- [Page text]
>> Begin

The Article 14 ECHR issue
[35] Satisfaction of the “ambit” test being undisputed, the parties joined issue on the questions (a) “or other status”, (b) relevantly analogous situation and (c) justification.
“Or other status”
[36] The “other status” asserted by the appellant was that of convicted prisoner. It was submitted that an “other status” is capable of being something defined or imposed by law. The status of convicted prisoner, it was argued, is something innate, inalienable. A generous approach to this issue was urged. In support of these submissions the court was reminded of R (Stott) v –Secretary of State for Justice [2020] AC 51 at [81], Re Ryan [2021] NICA 42 at [57], Re Cox [2021] NICA 46 at [54] and SC v Secretary of State for Work and Pensions [2021] UKSC 26 at [69] and [71]. The Court was invited to endorse the conclusion of the trial judge on this issue at paras [136] - [137].
[37] On behalf of the respondents Mr McGleenan QC and Mr Sands submitted that the appellant’s status should be formulated in the broader terms of a sentenced prisoner who is subject to the HB statutory regime and thus at risk of losing his accommodation by discontinuance of the HB subsidy. Mr McGleenan based this, the first part of his submission, on inter alia para [533] of the concurring judgment in the recent decision of this court in Re Allister and Others’ Applications [2022] NICA 15:
“Ultimately, I consider the issue to be one of proximity, or nexus. There must be some reasonable, discernible connection between the ‘other status’ asserted and one or more of the characteristics contained in the defined category. A precise analogy is not required. But there must be some linkage. In cases where there is no such connection, the status advanced will not suffice. Equally, I consider that it cannot have been intended that in cases where the connection is remote, distant or tenuous, when juxtaposed with the members of the defined category, this will be sufficient.”
It was submitted that whether the appellant’s status is defined in the terms asserted by him or formulated by the respondents, the result is the same: both fail to satisfy this test.
[38] The respondent’s second submission on this issue is that the appellant’s asserted status conflicts with the principle that for article 14 purposes an “other status” cannot be defined by the measure said to be unlawfully discriminatory. This was the unanimous position of the Supreme Court in R v Doherty [2017] 1 WLR 181 at para [63] per Lord Hughes. As observed in Haringey LBC v Simawi [2019] EWCA Civ 1770 this was part of the ratio of the unanimous decision of the Supreme Court, to be contrasted with the obitr character of the relevant passages in Stott.

>> End

- [Dataset content]

>> Begin

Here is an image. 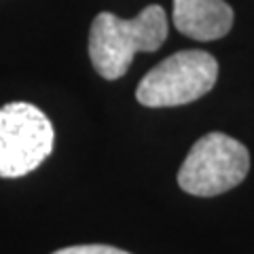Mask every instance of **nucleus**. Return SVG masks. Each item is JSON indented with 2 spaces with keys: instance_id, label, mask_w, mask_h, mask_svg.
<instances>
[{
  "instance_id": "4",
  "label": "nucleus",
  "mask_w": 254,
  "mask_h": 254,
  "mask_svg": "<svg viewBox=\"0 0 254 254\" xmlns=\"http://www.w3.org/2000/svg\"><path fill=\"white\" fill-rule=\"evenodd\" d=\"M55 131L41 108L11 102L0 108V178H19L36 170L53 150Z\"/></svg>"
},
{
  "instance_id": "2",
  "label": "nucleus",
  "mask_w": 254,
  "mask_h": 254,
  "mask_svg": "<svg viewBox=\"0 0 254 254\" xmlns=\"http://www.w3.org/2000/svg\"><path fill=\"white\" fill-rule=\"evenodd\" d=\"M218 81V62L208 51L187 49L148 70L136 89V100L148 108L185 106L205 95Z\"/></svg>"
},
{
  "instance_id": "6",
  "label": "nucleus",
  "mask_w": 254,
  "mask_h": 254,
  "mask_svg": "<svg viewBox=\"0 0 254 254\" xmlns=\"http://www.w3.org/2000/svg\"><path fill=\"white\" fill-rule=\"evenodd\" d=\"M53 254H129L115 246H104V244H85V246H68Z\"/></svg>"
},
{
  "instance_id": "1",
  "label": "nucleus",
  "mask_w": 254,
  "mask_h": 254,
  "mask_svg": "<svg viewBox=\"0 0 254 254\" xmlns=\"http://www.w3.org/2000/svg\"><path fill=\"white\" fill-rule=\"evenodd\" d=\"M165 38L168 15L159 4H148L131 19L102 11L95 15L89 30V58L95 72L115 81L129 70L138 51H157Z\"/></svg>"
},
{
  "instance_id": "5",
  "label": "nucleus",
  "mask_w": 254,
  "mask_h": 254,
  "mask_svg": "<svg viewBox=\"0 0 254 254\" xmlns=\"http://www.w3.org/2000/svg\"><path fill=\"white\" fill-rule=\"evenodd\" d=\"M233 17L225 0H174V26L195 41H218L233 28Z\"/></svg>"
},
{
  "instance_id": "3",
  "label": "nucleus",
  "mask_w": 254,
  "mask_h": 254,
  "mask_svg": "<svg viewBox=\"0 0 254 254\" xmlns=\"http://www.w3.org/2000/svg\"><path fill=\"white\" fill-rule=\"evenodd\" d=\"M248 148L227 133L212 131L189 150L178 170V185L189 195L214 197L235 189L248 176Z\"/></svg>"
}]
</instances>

>> End
>> Begin

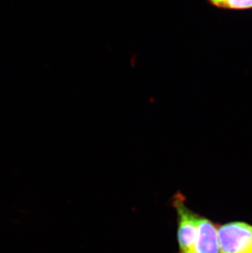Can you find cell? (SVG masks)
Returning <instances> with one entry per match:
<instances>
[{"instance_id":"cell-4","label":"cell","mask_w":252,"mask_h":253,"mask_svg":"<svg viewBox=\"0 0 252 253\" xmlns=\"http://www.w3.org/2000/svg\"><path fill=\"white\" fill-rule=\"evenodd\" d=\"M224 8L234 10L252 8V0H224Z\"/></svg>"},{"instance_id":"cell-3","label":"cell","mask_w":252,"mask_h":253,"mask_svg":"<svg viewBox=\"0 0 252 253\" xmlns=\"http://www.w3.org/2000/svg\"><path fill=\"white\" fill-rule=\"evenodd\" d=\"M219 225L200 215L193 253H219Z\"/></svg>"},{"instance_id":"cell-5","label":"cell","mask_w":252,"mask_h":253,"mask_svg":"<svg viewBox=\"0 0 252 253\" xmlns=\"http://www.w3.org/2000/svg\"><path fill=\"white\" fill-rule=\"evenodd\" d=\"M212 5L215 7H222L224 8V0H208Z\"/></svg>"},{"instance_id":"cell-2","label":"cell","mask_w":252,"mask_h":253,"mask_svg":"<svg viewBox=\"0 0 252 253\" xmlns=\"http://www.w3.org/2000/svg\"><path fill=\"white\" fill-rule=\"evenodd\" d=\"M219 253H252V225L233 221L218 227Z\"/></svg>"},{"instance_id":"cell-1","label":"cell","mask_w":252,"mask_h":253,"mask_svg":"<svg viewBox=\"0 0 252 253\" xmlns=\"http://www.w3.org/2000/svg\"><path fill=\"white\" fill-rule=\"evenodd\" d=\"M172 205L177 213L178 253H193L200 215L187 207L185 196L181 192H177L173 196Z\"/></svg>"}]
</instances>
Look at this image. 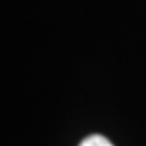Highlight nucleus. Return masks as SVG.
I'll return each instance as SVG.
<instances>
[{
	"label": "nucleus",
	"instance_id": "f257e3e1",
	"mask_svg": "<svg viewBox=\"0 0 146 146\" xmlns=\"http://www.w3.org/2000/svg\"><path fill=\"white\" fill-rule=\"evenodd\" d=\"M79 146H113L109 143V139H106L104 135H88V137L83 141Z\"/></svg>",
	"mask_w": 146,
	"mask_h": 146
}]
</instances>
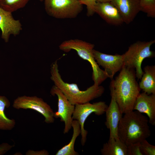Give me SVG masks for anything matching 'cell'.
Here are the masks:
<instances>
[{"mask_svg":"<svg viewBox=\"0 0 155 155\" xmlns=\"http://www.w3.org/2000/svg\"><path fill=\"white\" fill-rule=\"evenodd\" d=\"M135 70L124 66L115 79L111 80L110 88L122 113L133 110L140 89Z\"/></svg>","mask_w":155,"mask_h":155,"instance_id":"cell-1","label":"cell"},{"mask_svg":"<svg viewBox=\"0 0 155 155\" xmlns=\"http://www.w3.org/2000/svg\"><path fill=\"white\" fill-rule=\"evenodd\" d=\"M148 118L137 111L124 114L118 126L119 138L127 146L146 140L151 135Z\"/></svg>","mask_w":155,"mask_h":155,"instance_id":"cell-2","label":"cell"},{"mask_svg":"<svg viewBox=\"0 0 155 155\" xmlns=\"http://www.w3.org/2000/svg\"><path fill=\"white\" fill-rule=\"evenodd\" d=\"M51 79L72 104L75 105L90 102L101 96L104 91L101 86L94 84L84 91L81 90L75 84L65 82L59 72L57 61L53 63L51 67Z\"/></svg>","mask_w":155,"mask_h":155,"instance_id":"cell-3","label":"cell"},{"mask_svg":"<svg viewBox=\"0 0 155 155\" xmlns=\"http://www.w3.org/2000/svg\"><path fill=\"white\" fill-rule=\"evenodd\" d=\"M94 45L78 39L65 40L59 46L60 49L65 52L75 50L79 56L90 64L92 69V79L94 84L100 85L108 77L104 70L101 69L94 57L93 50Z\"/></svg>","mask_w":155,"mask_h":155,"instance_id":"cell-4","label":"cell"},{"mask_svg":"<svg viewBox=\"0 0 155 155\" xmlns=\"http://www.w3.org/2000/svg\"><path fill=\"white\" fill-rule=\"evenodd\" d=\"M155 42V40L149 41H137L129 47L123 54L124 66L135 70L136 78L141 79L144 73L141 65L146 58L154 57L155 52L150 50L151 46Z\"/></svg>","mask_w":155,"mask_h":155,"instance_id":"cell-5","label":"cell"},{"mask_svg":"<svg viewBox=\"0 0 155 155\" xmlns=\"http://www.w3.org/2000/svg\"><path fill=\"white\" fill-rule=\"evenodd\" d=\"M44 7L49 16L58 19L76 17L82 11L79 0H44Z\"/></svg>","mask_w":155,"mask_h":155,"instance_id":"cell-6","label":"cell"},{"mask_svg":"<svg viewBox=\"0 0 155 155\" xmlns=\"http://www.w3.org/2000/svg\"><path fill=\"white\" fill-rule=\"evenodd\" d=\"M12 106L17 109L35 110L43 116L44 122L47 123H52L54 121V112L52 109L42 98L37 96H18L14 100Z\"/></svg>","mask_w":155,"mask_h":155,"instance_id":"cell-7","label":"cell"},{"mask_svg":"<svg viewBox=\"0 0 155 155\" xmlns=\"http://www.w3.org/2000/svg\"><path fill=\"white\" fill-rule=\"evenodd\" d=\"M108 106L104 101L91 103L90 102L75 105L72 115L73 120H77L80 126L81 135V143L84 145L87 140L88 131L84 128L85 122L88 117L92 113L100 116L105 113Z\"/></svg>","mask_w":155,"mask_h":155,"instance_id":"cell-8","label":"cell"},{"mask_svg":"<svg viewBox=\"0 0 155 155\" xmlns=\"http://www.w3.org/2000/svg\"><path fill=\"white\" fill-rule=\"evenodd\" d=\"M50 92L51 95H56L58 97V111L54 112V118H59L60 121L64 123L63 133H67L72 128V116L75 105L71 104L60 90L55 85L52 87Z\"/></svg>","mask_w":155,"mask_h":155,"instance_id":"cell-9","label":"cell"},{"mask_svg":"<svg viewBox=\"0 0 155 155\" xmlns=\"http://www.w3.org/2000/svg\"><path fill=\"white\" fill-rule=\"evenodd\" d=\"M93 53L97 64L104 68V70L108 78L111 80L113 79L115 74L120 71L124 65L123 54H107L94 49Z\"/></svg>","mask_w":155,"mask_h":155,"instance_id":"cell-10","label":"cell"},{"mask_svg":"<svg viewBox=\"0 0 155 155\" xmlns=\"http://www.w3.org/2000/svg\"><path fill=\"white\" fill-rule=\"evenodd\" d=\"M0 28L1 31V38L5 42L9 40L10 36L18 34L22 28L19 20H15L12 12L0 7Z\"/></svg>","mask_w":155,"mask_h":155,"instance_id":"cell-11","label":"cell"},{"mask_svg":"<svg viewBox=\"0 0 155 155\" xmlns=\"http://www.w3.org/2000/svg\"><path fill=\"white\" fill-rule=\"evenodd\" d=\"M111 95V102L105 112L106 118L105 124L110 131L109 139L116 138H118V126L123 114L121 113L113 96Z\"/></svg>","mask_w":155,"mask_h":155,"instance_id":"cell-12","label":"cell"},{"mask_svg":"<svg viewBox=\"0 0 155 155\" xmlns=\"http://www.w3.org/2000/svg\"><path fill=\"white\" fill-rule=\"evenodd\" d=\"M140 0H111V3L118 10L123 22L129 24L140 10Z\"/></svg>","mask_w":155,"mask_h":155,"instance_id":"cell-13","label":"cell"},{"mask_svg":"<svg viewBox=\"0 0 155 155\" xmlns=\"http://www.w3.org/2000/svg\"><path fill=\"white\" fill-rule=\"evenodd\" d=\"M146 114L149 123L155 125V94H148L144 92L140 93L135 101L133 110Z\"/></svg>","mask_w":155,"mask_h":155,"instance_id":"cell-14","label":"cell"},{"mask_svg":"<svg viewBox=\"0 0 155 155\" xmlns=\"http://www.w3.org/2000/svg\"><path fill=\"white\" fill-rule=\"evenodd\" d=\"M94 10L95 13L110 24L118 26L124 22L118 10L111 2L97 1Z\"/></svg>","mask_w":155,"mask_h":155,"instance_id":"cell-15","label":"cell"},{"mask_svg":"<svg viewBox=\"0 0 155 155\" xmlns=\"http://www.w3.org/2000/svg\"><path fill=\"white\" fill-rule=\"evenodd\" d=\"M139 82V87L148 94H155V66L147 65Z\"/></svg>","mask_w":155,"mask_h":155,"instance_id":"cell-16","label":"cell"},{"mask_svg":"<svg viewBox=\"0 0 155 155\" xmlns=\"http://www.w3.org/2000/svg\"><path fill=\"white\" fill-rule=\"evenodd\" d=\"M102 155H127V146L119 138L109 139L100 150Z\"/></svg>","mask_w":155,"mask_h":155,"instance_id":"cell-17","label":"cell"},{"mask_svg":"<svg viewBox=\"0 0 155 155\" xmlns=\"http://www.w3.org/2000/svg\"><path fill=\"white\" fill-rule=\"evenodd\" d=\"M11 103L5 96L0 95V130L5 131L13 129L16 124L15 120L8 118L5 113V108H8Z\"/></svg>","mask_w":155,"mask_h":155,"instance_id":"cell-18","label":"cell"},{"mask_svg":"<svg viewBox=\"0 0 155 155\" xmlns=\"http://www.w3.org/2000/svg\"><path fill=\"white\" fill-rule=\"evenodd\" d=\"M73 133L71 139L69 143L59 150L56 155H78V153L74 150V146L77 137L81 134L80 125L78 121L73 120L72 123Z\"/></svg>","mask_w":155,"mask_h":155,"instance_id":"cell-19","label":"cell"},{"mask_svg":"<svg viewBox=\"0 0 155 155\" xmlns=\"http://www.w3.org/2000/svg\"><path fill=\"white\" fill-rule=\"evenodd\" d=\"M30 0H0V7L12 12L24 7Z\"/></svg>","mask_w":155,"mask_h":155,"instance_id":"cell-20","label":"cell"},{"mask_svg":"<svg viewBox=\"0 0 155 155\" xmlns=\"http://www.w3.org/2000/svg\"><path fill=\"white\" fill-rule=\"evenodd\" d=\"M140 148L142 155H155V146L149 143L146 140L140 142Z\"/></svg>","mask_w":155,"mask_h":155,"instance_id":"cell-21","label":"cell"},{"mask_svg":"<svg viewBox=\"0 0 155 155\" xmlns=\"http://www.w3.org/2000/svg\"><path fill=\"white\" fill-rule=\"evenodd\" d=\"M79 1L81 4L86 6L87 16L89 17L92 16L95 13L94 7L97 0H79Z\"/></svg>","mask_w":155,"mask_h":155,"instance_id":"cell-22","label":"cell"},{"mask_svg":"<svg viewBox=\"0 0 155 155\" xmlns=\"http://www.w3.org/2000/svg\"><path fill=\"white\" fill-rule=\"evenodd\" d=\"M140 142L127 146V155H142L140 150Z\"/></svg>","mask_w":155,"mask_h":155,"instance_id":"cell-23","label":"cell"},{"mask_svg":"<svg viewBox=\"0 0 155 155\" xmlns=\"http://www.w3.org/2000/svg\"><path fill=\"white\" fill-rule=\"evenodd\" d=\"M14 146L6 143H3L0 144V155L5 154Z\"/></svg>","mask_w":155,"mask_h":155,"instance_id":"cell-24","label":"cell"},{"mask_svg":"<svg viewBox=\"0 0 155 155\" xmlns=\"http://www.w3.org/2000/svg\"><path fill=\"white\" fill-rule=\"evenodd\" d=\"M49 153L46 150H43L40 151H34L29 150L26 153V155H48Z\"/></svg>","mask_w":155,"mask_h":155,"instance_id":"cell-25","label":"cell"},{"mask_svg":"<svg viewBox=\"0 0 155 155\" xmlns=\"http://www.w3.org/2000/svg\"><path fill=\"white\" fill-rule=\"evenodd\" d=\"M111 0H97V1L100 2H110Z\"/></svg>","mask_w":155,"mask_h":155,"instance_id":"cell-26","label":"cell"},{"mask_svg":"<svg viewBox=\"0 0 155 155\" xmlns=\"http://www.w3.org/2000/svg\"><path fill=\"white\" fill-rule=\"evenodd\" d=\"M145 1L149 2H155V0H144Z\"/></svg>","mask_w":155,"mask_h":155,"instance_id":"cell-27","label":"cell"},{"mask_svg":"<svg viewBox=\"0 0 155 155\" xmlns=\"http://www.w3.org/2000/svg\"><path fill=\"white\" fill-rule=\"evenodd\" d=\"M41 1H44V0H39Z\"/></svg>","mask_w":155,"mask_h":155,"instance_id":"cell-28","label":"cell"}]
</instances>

>> End
>> Begin

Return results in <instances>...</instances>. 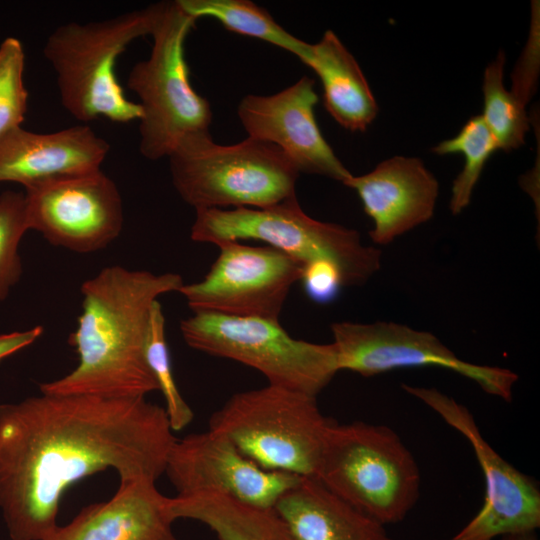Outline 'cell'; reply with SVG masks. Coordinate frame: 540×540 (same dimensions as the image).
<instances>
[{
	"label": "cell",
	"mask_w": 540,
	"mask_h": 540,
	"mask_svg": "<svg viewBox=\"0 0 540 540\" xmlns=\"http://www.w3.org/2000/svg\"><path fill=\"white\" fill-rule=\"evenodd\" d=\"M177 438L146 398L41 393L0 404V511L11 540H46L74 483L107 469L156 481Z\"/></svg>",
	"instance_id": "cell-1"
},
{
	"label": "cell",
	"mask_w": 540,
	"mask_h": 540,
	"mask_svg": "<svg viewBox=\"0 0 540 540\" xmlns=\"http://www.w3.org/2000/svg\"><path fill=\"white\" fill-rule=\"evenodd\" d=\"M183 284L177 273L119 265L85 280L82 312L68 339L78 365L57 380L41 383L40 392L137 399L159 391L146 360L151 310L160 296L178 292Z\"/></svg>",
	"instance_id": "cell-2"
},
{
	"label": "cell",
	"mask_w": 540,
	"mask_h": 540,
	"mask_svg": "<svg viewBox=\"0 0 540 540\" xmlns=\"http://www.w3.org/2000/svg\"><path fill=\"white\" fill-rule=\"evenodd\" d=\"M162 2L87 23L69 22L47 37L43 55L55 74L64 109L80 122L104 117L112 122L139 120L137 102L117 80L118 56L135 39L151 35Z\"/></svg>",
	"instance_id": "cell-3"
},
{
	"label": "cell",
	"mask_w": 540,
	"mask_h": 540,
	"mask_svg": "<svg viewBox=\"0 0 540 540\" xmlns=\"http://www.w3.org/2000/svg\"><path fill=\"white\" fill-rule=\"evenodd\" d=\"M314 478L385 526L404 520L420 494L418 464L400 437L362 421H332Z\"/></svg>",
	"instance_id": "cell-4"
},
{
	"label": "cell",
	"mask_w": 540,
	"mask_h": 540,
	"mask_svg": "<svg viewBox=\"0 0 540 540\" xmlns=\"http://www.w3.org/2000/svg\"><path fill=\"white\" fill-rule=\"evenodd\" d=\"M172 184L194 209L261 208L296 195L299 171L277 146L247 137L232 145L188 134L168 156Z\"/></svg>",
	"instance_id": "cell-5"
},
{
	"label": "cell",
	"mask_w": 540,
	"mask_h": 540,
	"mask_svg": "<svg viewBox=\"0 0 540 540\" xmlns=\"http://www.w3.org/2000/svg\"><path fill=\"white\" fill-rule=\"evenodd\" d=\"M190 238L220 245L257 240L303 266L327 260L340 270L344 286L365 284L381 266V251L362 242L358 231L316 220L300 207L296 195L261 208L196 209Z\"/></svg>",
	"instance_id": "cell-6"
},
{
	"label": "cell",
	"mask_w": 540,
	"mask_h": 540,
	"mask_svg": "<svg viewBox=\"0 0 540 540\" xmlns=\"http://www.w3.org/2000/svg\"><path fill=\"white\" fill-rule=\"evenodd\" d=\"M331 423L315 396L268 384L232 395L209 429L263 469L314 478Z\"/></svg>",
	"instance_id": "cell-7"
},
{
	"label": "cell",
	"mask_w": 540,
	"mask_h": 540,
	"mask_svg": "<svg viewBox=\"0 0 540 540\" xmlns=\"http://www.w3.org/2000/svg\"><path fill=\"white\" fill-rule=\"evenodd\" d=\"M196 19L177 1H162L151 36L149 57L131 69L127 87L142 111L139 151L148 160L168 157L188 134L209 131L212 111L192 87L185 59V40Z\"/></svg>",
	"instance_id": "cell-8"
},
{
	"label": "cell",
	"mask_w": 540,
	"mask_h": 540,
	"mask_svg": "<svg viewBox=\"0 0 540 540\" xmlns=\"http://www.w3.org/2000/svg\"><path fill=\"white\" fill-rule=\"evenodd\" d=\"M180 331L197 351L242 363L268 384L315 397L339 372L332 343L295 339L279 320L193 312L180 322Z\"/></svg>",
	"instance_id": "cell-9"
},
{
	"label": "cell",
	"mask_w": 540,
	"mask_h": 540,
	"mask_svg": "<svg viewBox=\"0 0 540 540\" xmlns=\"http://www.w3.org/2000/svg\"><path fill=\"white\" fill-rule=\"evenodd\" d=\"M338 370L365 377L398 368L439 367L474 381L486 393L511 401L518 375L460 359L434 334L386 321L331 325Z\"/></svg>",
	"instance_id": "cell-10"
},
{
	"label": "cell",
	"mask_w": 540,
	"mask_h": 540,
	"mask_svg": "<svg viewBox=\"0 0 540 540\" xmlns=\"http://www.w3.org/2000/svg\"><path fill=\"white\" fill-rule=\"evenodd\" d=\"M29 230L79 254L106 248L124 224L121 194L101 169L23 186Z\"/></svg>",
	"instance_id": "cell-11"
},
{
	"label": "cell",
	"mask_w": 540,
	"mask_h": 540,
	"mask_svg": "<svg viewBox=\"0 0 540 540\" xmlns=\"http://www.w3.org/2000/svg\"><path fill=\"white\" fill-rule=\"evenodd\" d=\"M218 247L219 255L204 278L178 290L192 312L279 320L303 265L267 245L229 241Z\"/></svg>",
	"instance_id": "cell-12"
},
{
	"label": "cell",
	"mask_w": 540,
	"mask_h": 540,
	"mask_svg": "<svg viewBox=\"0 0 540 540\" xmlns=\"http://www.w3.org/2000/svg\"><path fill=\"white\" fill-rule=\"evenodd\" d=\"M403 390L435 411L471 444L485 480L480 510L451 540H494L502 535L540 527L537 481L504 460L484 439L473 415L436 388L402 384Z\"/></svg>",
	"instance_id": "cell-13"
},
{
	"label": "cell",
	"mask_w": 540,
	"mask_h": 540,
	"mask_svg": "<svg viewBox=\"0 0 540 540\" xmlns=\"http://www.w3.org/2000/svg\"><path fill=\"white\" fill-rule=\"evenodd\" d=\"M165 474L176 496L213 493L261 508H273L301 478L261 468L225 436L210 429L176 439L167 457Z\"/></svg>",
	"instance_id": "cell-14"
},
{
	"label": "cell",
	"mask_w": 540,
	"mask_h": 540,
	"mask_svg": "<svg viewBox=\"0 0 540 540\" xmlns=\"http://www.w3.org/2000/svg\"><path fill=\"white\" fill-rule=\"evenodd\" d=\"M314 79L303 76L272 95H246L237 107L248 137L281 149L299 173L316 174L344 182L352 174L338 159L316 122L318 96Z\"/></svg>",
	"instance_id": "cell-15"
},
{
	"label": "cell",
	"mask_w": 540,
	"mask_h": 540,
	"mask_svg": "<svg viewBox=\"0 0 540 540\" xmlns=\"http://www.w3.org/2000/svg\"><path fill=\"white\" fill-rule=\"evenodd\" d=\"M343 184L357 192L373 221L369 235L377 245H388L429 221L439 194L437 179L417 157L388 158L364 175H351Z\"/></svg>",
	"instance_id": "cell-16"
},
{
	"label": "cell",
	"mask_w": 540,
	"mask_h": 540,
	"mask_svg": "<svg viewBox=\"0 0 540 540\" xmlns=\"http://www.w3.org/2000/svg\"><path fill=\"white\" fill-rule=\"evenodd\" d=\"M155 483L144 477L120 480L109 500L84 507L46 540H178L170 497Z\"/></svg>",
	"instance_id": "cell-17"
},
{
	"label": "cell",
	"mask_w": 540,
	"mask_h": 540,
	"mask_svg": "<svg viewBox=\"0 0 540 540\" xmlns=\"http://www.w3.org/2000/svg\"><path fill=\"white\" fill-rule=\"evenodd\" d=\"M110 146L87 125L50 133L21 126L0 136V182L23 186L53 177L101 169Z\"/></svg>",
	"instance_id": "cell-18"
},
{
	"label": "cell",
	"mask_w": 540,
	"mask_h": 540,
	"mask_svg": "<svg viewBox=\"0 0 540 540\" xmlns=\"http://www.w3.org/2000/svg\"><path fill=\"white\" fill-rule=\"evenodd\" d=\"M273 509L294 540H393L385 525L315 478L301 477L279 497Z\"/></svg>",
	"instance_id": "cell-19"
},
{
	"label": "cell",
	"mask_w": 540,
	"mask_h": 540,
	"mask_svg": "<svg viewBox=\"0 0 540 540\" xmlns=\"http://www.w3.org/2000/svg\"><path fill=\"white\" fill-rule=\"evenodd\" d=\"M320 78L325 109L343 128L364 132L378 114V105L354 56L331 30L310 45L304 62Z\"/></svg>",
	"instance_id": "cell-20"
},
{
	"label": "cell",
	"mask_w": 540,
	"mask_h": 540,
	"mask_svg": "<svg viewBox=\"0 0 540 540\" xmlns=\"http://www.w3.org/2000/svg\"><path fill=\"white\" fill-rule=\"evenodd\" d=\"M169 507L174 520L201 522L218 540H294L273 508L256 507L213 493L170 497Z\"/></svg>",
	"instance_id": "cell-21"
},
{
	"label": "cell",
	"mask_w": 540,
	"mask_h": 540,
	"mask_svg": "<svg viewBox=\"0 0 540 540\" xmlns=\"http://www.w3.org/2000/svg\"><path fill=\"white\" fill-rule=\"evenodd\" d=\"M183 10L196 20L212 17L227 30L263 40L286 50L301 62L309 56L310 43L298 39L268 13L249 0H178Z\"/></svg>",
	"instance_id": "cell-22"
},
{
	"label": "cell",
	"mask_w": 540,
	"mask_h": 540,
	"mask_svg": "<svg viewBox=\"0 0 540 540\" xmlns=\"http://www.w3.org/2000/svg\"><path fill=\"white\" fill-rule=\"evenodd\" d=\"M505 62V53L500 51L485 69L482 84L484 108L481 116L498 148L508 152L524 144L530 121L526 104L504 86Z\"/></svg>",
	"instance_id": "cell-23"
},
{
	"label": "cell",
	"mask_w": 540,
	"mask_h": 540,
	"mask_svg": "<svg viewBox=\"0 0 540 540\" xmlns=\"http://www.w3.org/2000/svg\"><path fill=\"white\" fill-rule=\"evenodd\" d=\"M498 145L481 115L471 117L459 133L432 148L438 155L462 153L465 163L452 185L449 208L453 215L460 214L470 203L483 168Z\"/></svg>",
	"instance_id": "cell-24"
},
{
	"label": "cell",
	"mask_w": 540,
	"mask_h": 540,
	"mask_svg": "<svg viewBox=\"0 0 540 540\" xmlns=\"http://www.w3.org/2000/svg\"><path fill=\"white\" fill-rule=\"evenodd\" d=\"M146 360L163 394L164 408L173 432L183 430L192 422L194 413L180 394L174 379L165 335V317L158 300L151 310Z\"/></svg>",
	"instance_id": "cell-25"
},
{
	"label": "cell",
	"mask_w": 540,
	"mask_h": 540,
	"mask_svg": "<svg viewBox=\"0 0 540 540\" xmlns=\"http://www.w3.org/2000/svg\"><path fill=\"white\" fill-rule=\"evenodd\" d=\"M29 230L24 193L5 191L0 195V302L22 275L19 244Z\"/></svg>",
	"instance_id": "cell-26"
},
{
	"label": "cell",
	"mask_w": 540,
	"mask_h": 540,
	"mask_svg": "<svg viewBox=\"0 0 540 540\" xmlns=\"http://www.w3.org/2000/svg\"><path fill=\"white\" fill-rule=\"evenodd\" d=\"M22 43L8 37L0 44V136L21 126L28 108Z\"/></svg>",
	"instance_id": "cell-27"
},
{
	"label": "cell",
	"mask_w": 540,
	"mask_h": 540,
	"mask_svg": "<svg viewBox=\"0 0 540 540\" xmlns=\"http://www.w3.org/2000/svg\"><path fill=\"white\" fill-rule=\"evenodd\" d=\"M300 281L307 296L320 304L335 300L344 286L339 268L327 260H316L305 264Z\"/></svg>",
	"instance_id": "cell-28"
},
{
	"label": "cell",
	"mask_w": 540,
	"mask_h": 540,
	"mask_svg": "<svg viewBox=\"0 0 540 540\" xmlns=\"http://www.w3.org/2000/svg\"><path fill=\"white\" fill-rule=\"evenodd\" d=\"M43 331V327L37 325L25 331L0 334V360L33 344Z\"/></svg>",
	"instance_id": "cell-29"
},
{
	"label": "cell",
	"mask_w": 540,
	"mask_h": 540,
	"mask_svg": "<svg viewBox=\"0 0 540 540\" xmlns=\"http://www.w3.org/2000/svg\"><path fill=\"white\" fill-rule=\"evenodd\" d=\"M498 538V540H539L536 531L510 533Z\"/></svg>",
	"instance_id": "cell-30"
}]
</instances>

>> End

- [What to do]
A - In the judgment excerpt on Article 14, what "other status" did the appellant assert?
B - Using the judgment excerpt on Article 14, say yes or no for each statement and quote the words that settle it: (i) The parties disputed whether the "ambit" test was satisfied. (ii) The respondents cited R v Doherty for the principle that an "other status" cannot be defined by the measure said to be discriminatory. (iii) The concurring judgment quoted from Re Allister requires a precise analogy.
C - Please continue the judgment excerpt on Article 14 from the point where it stops.

- [Exercise responses]
A - That of convicted prisoner.

B -
(i) No: "Satisfaction of the “ambit” test being undisputed"
(ii) Yes: "This was the unanimous position of the Supreme Court in R v Doherty [2017] 1 WLR 181 at para [63] per Lord Hughes."
(iii) No: "A precise analogy is not required."

C -
[39] The third submission advanced on behalf of the respondents draws on the concurring judgment of Lord Walker in R (RJM) v SSWP [2009] AC 311 at para [5]. This invites reflection on the contrast between personal characteristics which are innate, largely immutable and closely connected with an individual’s personality (on the one hand) and (on the other) those belonging towards the outer orbit of the notional concentric circles which relate mainly to what a person does or what happens to them rather than who they are. Characteristics of the latter genre are, in principle, unlikely to fall within article 14.
[40] An obvious attraction of the respondent’s three submissions is that they are based on the few principles emerging with tolerable clarity from the UK and Strasbourg jurisprudence reviewed at paras [492] - [530] of Allister. Furthermore, while the requirement of having been convicted of an offence and sentenced to imprisonment is a sine qua non of the measure of which the appellant complains, the present case, in contrast with other article 14 prisoner’s cases, does not concern issues such as treatment in prison or length of sentence. This is not for example one of those familiar article 5 ECHR ambit case raising issues of arbitrary grounds for detention or continuing detention.
[41] On the contrary, the present case, correctly exposed, concerns a person who became a convicted prisoner losing his HB payments for a period of some few months in consequence, pursuant to the impugned statutory provisions, while maintaining his tenancy because his rent was paid by other means. This short formulation of the appellant’s factual and legal situation serves to give definition to his status. It demonstrates that the article 14 ECHR status espoused by the appellant - see para [36] above - is far too narrow. It omits incontrovertibly material elements of the personal and legal state of affairs pertaining to him. The foregoing features are the essential ingredients of his situation for the purposes of article 14. In passing, they stand in contrast with the features and circumstances of other prisoners’ cases which have aroused judicial concerns about potentially discriminatory treatment offending against the standards of justification and proportionality, with the liberty of the individual frequently in issue.
[42] Thus the first of the respondents’ submissions succeeds. The effect of the foregoing analysis and conclusion is that the respondents’ second submission also prevails. In short, the appellant is driven to define his status by reference to the impugned statutory provisions. Based on our analysis of the established article 14 ECHR jurisprudence and principles, this is unsustainable.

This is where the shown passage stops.